O debate no Congresso Nacional é uma forma de regrarmos o trabalho terceirizado e garantir os direitos dos empregadores e empregados. Um dos pontos mais polêmicos do texto em análise na Câmara dos Deputados é a possibilidade de terceirização em qualquer atividade das empresas privadas, públicas ou de economia mista, ou seja, as chamadas atividade-meio ou atividade-fim.
Outro aspecto bastante controverso é que o texto não garante a filiação dos terceirizados no sindicato da atividade preponderante da empresa. Isto, na visão dos sindicatos, fragilizará a organização dos trabalhadores terceirizados, que perderia sua força e influência.
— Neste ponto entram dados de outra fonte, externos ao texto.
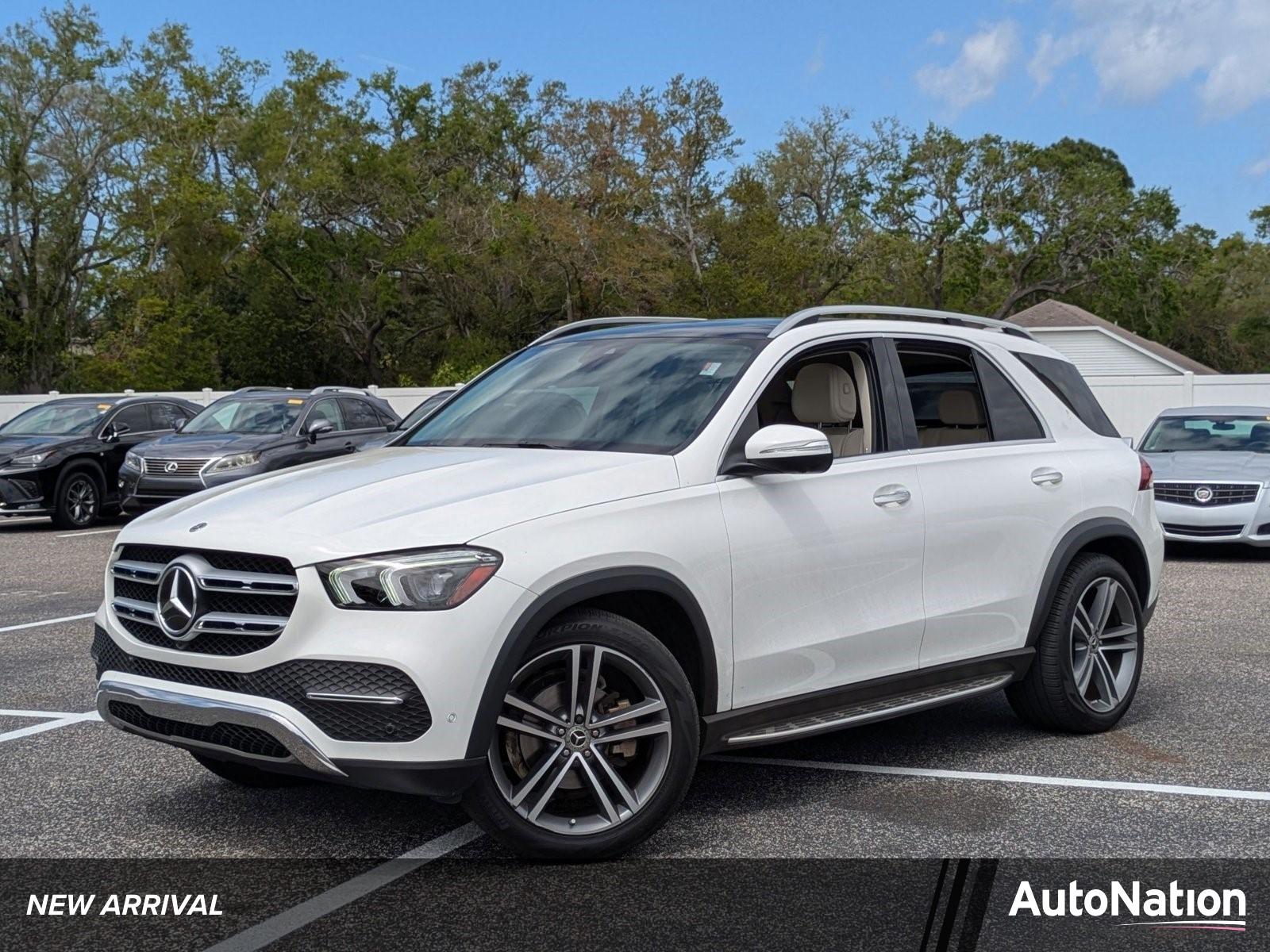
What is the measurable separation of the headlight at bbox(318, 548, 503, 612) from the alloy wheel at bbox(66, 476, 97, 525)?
15.9 m

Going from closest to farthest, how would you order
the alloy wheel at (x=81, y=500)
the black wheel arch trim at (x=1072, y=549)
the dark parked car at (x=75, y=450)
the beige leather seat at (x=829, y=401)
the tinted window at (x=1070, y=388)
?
the beige leather seat at (x=829, y=401) → the black wheel arch trim at (x=1072, y=549) → the tinted window at (x=1070, y=388) → the dark parked car at (x=75, y=450) → the alloy wheel at (x=81, y=500)

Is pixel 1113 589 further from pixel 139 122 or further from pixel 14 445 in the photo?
pixel 139 122

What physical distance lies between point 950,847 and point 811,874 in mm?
575

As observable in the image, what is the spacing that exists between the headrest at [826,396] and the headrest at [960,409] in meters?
0.53

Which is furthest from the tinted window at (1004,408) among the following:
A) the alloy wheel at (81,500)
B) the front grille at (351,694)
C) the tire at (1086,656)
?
the alloy wheel at (81,500)

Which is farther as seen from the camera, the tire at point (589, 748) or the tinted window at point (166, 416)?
the tinted window at point (166, 416)

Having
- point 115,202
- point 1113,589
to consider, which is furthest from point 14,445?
point 115,202

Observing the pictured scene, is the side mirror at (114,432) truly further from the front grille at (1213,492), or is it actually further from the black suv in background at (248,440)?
the front grille at (1213,492)

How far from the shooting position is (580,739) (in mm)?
4711

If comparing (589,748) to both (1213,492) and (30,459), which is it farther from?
(30,459)

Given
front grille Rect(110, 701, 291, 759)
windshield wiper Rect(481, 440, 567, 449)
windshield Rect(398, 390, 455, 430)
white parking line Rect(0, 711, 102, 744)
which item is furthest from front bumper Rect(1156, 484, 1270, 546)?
front grille Rect(110, 701, 291, 759)

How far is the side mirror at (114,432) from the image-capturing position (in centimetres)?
1980

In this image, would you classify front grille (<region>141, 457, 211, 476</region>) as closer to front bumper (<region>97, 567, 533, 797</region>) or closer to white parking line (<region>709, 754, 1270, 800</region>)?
white parking line (<region>709, 754, 1270, 800</region>)

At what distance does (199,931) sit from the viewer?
13.7 feet
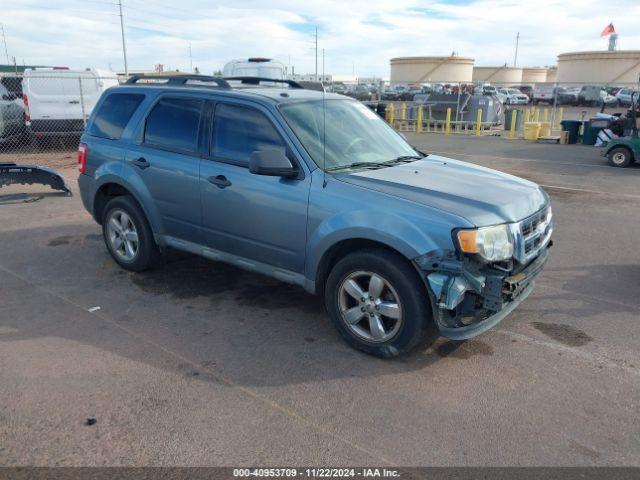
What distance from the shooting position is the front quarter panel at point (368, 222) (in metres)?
3.55

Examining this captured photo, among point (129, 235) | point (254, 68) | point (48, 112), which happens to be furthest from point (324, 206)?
point (48, 112)

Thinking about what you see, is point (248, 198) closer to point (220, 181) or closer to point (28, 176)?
point (220, 181)

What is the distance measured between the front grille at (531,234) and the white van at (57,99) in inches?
478

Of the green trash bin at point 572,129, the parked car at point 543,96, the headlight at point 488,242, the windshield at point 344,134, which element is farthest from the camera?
the parked car at point 543,96

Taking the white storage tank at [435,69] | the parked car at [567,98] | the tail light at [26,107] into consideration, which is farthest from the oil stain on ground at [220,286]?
the white storage tank at [435,69]

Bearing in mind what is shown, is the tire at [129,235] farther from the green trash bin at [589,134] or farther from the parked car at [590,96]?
the parked car at [590,96]

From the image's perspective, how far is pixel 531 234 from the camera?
3988 millimetres

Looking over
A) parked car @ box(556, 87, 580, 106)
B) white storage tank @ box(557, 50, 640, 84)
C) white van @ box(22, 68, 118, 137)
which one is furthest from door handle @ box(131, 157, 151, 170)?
white storage tank @ box(557, 50, 640, 84)

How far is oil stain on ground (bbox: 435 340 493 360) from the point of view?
406cm

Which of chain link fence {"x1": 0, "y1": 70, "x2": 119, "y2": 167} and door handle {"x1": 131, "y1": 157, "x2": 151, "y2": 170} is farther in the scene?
chain link fence {"x1": 0, "y1": 70, "x2": 119, "y2": 167}

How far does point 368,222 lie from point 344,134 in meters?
1.24

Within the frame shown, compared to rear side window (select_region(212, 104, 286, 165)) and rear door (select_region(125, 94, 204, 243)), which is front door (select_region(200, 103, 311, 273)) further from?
rear door (select_region(125, 94, 204, 243))

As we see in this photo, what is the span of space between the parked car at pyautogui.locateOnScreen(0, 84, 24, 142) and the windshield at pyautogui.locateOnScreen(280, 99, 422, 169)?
12303 mm

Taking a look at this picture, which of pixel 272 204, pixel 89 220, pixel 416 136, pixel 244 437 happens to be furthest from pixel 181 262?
pixel 416 136
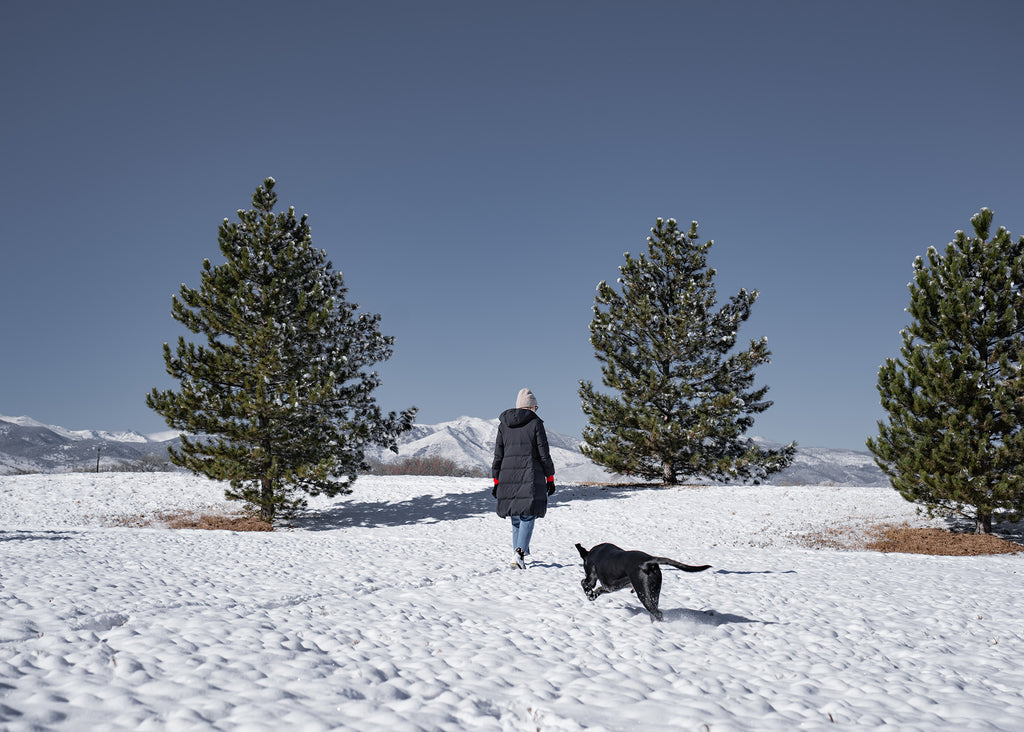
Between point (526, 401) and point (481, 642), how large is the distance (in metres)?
4.19

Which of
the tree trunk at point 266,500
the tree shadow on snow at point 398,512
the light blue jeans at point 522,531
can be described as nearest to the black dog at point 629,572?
the light blue jeans at point 522,531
Quanto às responsabilidades da empresa contratante do serviço terceirizado, o projeto prevê que ela somente responderá solidariamente com a contratada se não fiscalizar os pagamentos devidos aos contratados. Contudo, não é somente em críticas que a referida proposta está envolvida.
A regulamentação dos contratos de terceirização é positiva e trará segurança jurídica para as empresas. Isto porque a inexistência de regras claras para a terceirização gera múltiplas ações na Justiça contra as empresas e decisões que variam conforme o juiz, tornando o ambiente de negócios cada vez mais insustentável.
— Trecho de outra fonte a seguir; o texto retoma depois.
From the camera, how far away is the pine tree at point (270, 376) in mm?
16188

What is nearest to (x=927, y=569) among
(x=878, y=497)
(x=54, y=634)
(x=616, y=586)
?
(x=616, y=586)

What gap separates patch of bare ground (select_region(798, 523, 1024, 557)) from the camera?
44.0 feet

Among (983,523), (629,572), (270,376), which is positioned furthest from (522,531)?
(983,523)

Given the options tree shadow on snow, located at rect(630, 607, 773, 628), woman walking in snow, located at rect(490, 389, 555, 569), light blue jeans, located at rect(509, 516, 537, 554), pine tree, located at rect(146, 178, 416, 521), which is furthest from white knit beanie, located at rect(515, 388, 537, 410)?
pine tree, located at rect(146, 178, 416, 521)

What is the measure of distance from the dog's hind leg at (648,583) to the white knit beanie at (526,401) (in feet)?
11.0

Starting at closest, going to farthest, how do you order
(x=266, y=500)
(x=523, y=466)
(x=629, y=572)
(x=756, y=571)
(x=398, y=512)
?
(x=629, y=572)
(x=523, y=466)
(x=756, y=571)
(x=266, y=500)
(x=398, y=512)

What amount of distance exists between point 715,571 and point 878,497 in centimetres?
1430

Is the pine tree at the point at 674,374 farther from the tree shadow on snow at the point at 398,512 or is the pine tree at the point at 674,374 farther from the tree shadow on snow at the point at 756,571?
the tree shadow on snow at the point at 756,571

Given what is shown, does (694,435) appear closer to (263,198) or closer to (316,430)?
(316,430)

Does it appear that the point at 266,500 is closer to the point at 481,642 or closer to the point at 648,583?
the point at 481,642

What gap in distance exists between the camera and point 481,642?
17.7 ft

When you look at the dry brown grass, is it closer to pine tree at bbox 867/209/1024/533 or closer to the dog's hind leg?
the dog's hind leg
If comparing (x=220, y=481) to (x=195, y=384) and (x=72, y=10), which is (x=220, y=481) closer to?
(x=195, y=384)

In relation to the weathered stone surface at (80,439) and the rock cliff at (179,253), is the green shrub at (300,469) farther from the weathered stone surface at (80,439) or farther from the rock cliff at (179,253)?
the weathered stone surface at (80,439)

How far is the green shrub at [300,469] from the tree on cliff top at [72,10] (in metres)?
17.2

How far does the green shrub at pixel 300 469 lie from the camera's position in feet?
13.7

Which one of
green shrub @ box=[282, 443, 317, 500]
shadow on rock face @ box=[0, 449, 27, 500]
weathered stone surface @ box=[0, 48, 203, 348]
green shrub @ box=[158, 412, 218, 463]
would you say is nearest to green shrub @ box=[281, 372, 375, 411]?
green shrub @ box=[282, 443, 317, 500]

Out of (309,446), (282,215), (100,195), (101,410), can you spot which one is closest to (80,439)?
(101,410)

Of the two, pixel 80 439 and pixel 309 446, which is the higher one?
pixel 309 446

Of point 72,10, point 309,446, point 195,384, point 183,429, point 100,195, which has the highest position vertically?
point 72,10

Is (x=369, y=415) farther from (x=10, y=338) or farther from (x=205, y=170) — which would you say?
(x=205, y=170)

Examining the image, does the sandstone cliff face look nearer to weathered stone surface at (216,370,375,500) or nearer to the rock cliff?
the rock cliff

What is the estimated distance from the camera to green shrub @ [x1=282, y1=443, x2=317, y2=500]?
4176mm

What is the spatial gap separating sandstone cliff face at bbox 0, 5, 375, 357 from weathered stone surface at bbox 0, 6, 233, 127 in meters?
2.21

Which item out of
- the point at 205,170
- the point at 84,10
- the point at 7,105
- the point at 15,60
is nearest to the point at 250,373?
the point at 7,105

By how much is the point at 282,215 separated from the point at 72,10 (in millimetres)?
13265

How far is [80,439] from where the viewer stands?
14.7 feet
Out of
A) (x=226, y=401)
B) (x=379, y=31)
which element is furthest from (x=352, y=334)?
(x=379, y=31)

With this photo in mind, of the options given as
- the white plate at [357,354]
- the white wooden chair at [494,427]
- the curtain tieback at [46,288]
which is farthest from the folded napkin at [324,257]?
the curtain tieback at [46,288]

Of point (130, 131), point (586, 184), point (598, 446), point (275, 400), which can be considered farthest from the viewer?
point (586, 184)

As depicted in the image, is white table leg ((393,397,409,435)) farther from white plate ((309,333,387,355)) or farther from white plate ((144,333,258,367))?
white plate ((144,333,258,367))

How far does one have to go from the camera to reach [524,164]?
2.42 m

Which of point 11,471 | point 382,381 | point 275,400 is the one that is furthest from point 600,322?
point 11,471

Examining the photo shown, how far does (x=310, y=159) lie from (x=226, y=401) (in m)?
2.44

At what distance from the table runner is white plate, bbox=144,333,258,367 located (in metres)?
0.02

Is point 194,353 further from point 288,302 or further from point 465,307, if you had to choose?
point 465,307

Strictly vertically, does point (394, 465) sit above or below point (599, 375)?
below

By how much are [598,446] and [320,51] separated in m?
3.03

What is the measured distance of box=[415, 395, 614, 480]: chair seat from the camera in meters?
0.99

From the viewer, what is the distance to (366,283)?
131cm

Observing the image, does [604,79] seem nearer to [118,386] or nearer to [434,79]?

Os parâmetros para a contratação de mão de obra terceirizada no Brasil se transformaram em um dilema na Justiça do Trabalho, colocando as empresas num labirinto de decisões controversas, uma missão quase impossível para se adaptarem à economia moderna existente atualmente no mercado brasileiro.
A falta de regulamentação da atividade, vital para a geração de empregos, abre espaço para as mais ambíguas interpretações.
A Súmula nº 331, do Tribunal Superior do Trabalho (TST), preenche a lacuna existente no atual cenário, onde temos uma ausência de normas que regulamentam a terceirização de serviços. Ela permite que a mão de obra terceirizada seja realizada apenas na atividade-meio da empresa.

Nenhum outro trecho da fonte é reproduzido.